Case Presentation: A 66-year-old male presented to the emergency department with complaints of intermittent high-grade fever of 38℃ for five days and non-specific chest pain for the past 6 hours. The pain was gradual in onset and was a dull nagging type of pain radiating to his left shoulder. He was tachycardic and had shortness of breath on examination. On palpation, a moderately enlarged spleen was felt. The patient’s ECG showed ST-segment elevations, and therefore, the patient was brought in for a cardiac catheterization. The catheterization, however, did not reveal any blockages. His negative catheterization, coupled with his lack of risk factors, allowed us to rule out myocardial infarction. On further questioning, the patient reported that he had just come back from an area with a malaria-endemic, which prompted us to do a blood smear for the parasite. On the second day of admission, his fever spiked to 39℃ with chills, rigors; he also had a severe headache and continued chest pain. A diagnosis of Falciparum Malaria was made due to the blood smear being positive. Echocardiography showed a reduction in the ejection fraction and cardiac index as compared to expected. This, coupled with a rise in NT-ProBNP/BNP, myoglobin, and H-FABP, led the authors to believe that Falciparium Malaria caused myocarditis.

Discussion: The pathophysiology behind the involvement of the myocardium is not well known or documented; however, the best theory is the direct cytotoxic effects of proteins released by the parasites and the production of inflammatory cytokines.

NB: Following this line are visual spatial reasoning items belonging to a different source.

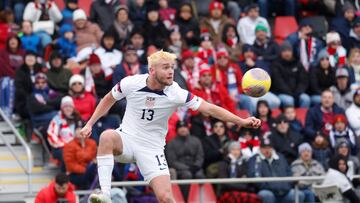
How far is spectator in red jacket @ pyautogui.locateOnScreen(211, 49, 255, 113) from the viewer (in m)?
22.2

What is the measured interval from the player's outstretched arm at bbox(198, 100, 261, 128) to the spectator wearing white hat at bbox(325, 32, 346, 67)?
→ 29.3 feet

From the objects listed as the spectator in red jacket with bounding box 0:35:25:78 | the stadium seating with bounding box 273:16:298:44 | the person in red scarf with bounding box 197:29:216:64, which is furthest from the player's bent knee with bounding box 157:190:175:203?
the stadium seating with bounding box 273:16:298:44

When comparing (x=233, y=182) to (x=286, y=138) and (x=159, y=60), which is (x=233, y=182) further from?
(x=159, y=60)

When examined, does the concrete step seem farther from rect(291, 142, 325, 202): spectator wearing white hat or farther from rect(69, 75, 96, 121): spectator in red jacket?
rect(291, 142, 325, 202): spectator wearing white hat

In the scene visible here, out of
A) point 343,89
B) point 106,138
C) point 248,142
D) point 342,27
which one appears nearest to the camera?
point 106,138

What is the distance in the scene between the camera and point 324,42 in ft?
80.1

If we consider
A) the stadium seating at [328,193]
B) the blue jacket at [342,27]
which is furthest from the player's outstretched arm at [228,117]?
the blue jacket at [342,27]

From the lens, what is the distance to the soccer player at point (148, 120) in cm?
1517

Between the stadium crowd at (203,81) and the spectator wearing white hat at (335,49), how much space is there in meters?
0.03

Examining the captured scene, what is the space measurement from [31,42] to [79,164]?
2814 millimetres

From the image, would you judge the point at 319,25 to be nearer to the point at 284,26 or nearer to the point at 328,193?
the point at 284,26

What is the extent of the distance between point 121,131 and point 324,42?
9.69 metres

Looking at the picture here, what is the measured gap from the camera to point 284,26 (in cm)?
2508

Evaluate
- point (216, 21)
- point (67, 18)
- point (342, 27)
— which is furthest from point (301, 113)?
point (67, 18)
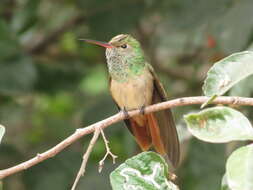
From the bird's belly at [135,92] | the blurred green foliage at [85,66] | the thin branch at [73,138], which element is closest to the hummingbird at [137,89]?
the bird's belly at [135,92]

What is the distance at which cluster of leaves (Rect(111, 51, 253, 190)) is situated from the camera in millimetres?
1528

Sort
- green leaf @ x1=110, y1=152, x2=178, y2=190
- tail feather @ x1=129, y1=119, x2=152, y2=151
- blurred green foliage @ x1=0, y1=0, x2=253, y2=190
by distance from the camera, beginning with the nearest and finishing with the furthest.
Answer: green leaf @ x1=110, y1=152, x2=178, y2=190 < tail feather @ x1=129, y1=119, x2=152, y2=151 < blurred green foliage @ x1=0, y1=0, x2=253, y2=190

Interleukin 17-A is present in complicated malaria, and other proinflammatory cytokines like tumor necrosis factor-alpha can impair function due to the adverse inotropic effects. Another possible mechanism is the mechanical blockage of capillaries by malarial parasites and parasitized red blood cells. Several reports on the autopsy of patients suffering from myocarditis due to malaria have mechanical blockage by both parasites and parasitized red blood cells. Other theories are the damage of the myocardium from tumor necrosis factor, damage from pigment-laden macrophages, hypoglycemia, and acidosis caused by severe malaria, fatty change in the myocardium, and capillary fibrin thrombi. There may also be increased thrombospondin secretion, enhancing the sequestration of knobbed parasites containing red blood cells. The plasmodial glycosylphosphatidylinositol (GPI) was proven by Schofield et al. in a murine model to affect cardiac myocytes directly. Wennickie et al. suggested that GPI might include myocyte apoptosis and lead to an upregulation of NT-proBNP and apoptotic genes. A study by Janka et al. showed increased myocardial wall stress in children with severe malaria due to nitric oxide depletion from intravascular hemolysis. Myocardial damage is implicated by multifactorial pathogenesis, microcirculatory obstruction, systemic acidosis, and humoral mechanisms.

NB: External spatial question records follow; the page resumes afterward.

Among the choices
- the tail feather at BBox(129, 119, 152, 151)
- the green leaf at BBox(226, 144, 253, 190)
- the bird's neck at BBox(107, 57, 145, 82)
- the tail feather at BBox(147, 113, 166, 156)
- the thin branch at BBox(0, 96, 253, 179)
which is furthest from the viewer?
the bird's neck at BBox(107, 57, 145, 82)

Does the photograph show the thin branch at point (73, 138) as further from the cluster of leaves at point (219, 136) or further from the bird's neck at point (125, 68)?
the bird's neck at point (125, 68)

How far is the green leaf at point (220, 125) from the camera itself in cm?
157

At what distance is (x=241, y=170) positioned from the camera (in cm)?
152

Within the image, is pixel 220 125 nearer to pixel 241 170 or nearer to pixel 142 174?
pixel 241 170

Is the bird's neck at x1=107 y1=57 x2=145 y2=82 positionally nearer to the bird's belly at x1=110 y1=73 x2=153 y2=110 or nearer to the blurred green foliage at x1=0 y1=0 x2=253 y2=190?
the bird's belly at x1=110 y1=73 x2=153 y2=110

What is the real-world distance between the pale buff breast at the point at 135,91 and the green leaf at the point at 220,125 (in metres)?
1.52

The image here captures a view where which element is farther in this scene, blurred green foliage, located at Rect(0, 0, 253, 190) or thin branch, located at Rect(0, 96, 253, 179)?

Conclusions: The authors believe that keeping suspicion high for myocardial damage is crucial when the patient presents with chest pain in severe Falciparum malaria. The frequency of primary cardiac complications may be underestimated or unrecognized due to the severity of Falciparum infections. Clinical correlation along with echocardiography and cardiac biomarkers is what the authors found to be most beneficial in the diagnosis of myocarditis in cases of malaria. We believe there should be large-scale studies on the cardiac involvement of Falciparum Malaria as current knowledge is limited.